AT least 31 people, suspected to be illegal miners, are believed to have died last month in an abandoned South African gold mine, the government said on Friday.
The deaths occurred in the ventilation shaft at an abandoned site in the gold mining town of Welkom, 260 kilometres (160 miles) from Johannesburg, the Department of Mineral Resources and Energy (DMRE) said.
The fatalities are believed to be illegal miners who had come from neighbouring Lesotho, a tiny kingdom completely surrounded by South Africa, it said.
“We are receiving reports that other suspected illegal miners have assisted in retrieving in at least three bodies, so 28 are believed to still be underground,” DMRE spokesman Ernest Mulibana told AFP.
The deaths possibly happened on May 18, although the cause remains unknown.
A search team has not been dispatched to the shaft for safety reasons, Mulibana said.
“Given the high levels of methane, it is currently risky for anyone to go down,” he said.

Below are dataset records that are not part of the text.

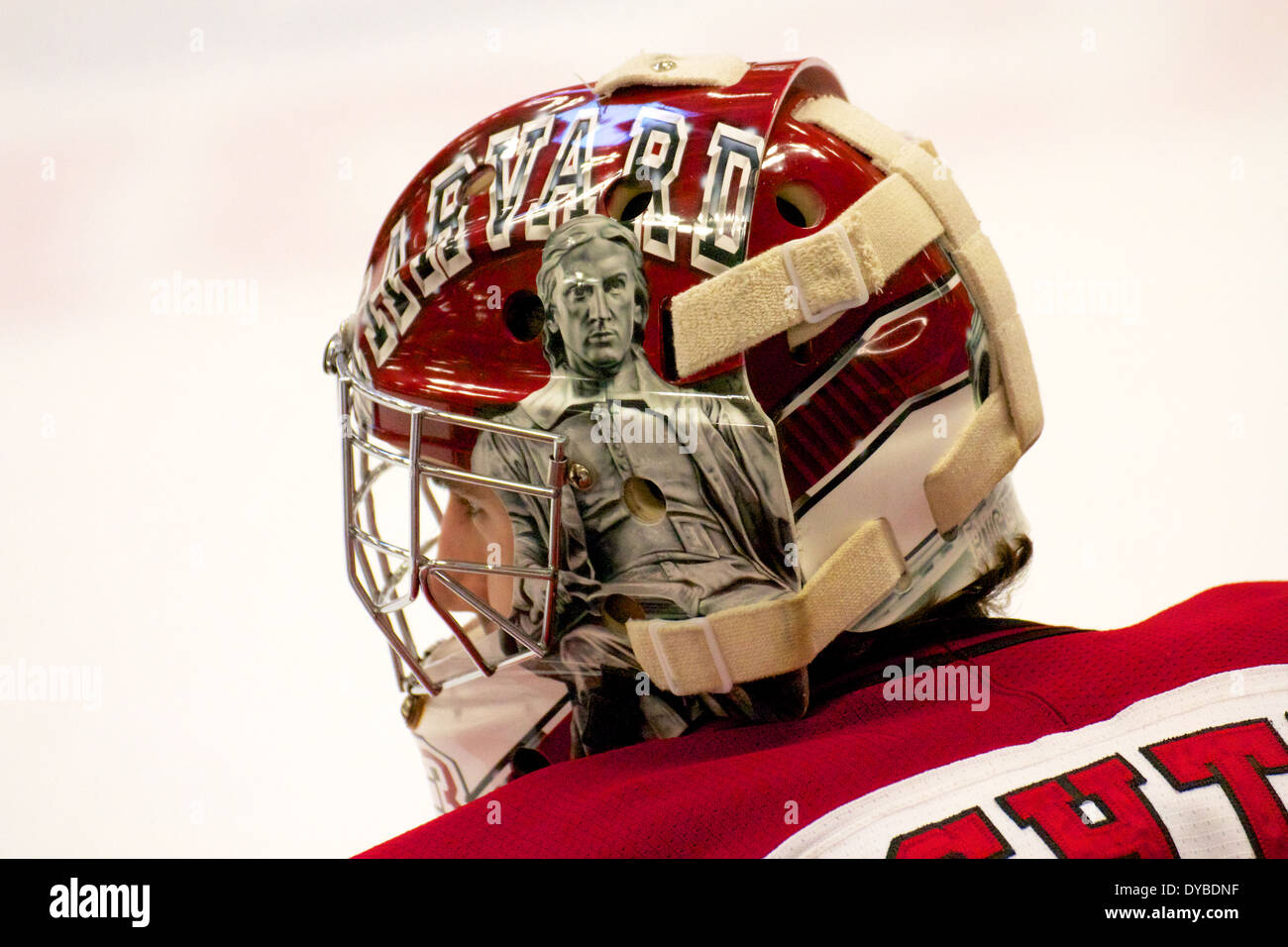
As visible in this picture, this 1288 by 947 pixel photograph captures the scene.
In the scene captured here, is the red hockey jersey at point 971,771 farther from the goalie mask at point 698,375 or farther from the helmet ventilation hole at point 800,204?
the helmet ventilation hole at point 800,204

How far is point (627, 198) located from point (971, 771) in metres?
0.60

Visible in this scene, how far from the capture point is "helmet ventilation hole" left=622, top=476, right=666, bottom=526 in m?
1.22

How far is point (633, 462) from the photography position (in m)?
1.20

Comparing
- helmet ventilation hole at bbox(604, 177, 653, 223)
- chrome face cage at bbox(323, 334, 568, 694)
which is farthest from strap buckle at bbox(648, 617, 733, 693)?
helmet ventilation hole at bbox(604, 177, 653, 223)

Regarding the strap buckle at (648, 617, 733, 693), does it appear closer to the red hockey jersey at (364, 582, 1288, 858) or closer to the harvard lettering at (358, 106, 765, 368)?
the red hockey jersey at (364, 582, 1288, 858)

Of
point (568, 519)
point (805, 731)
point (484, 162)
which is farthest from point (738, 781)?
point (484, 162)

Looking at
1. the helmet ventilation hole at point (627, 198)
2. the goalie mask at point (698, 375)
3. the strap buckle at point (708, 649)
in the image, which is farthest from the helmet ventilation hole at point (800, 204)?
the strap buckle at point (708, 649)

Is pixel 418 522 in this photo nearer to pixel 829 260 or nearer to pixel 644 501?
pixel 644 501

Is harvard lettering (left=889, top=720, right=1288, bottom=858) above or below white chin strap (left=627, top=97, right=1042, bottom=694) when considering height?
below

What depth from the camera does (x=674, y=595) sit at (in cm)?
123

Lesotho’s foreign ministry alerted South Africa’s High Commission in Maseru on June 10, but the incident was only announced by Pretoria in an overnight statement on Thursday. The reason for the delay was unknown.
The mine was previously owned by Harmony Gold Mining Company, one of South Africa’s largest producers. It stopped operations in the 1990s.
Thousands of unregistered miners known as “zama zamas” operate in South Africa, scavenging obsolete mines for gold. The conditions are arduous and often perilous.
“Although this is a unique and strange situation,” a joint effort will “ensure that the suspected deceased illegal miners are brought to the surface,” the DMRE said.